Complete the following:
**A.** The LDom fencing thread quotes a guide describing an issue with a missing key on the coordinator disk. What severity does that guide assign to the issue?
**B.** In the LDom fencing thread, reproduce the passage starting at "Known issues" and ending at "Solution .. :)".

Since this is a Ldom environment .. there is no zoning from the switches .. the storage is shared to both the domains from the primary domain .. just like the oradg disk group ..  and after restarting the fencing on both the nodes .. node1's registeration keys were kicked out and the node2 now shows like this 

 

 

vxfenadm -s all -f /etc/vxfentab
 
Device Name: /dev/vx/rdmp/emc_clariion0_17s2
Total Number Of Keys: 1
key[0]:
        [Numeric Format]:  86,70,48,48,48,49,48,49
        [Character Format]: VF000101
   *    [Node Format]: Cluster ID: 1     Node ID: 1   Node Name: Node2
 
Device Name: /dev/vx/rdmp/emc_clariion0_18s2
Total Number Of Keys: 1
key[0]:
        [Numeric Format]:  86,70,48,48,48,49,48,49
        [Character Format]: VF000101
   *    [Node Format]: Cluster ID: 1     Node ID: 1   Node Name: Node2
 
Device Name: /dev/vx/rdmp/emc_clariion0_19s2
Total Number Of Keys: 1
key[0]:
        [Numeric Format]:  86,70,48,48,48,49,48,49
        [Character Format]: VF000101
   *    [Node Format]: Cluster ID: 1     Node ID: 1   Node Name: Node2
 
 
cat /etc/llthosts
0 Node1
1 Node2
 
 
 
and the node1 panic and rebooted 
 
 
 
And one more thing do you where i can get lltlink_disable & lltlink_enable scripts .. i have lost them .. so to test the fencing and link failures in Ldom environment i need that .. 
 
Thanks 

Fugitive
Level 4

 

Can anyone help me on this ?  

Gaurav_S
Moderator
Moderator
   VIP    Certified

I missed to answer this one.. This was seen as known issue in 5.1

 

http://sfdoccentral.symantec.com/sf/5.1/solaris/html/sfha_virtualization/ch04s15s01s02.htm

 

Gaurav

Gaurav_S
Moderator
Moderator
   VIP    Certified

This is documented in 5.1SP1 guide too.... so this doesn't seems to be fixed yet...

 

https://sort.symantec.com/public/documents/sfha/5.1sp1/solaris/productguides/pdf/sfha_virtualization_51sp1_sol.pdf

 

Guest LDom node shows only 1 PGR key instead of 2 after
rejecting the other node in the cluster
For configuration information concerning the guest LDom node shows only 1 PGR
key instead of 2 after rejecting the other node in the cluster:
See Figure 5-4 on page 76.
This was observed while performing a series of reboots of the primary and alternate
I/O domains on both the physical hosts housing the two guests. At some point
one key is reported missing on the coordinator disk.
This issue is under investigation. The vxfen driver can still function as long as
there is 1 PGR key. This is a low severity issue as it will not cause any immediate
Storage Foundation and High Availability Solutions support for VM Server for SPARC (Logical Domains)
Known issues
96
interruption. Symantec will update this issue when the root cause is found for
the missing key

Fugitive
Level 4

 

 

Thanks for the update Gaurav. Marking it Solution .. :) 

 

And do you know where i can get the llt_disable/enable scripts . . 

Gaurav_S
Moderator
Moderator
   VIP    Certified

I don't have those scripts either... don't remember but are those scripts propreitery or intellectual property of Symantec ? If yes then it won't be shared...

 

Gaurav

Recorded data:
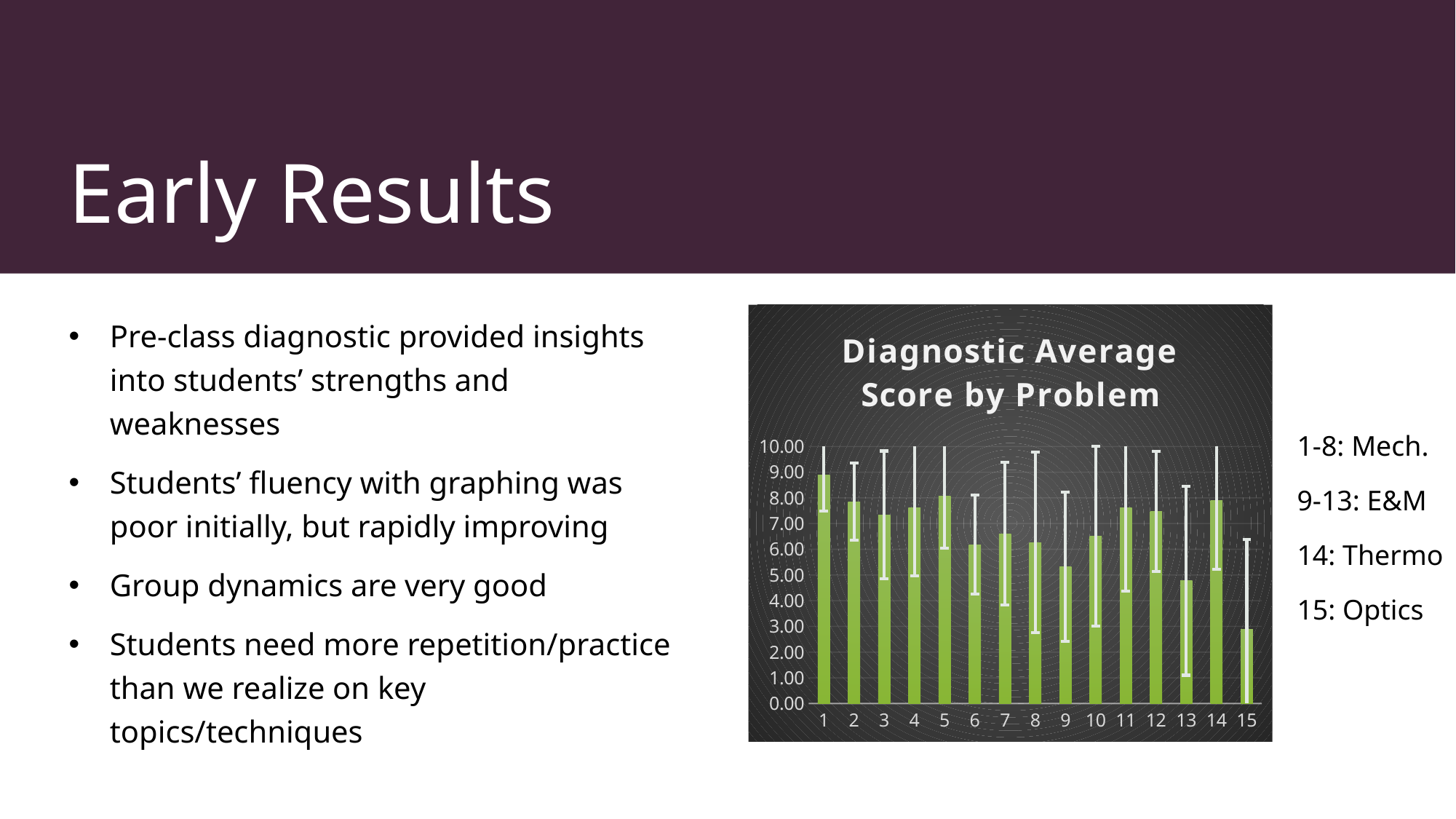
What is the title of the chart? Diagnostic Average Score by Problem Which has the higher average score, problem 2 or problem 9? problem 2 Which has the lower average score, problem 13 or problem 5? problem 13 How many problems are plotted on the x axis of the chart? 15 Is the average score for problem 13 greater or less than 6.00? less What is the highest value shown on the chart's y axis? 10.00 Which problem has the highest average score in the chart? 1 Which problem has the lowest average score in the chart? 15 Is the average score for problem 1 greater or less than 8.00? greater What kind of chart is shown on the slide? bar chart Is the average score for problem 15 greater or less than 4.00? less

Answers to the tasks:
**A.** Low severity.

**B.**
Known issues
96
interruption. Symantec will update this issue when the root cause is found for
the missing key

Fugitive
Level 4

 

 

Thanks for the update Gaurav. Marking it Solution .. :)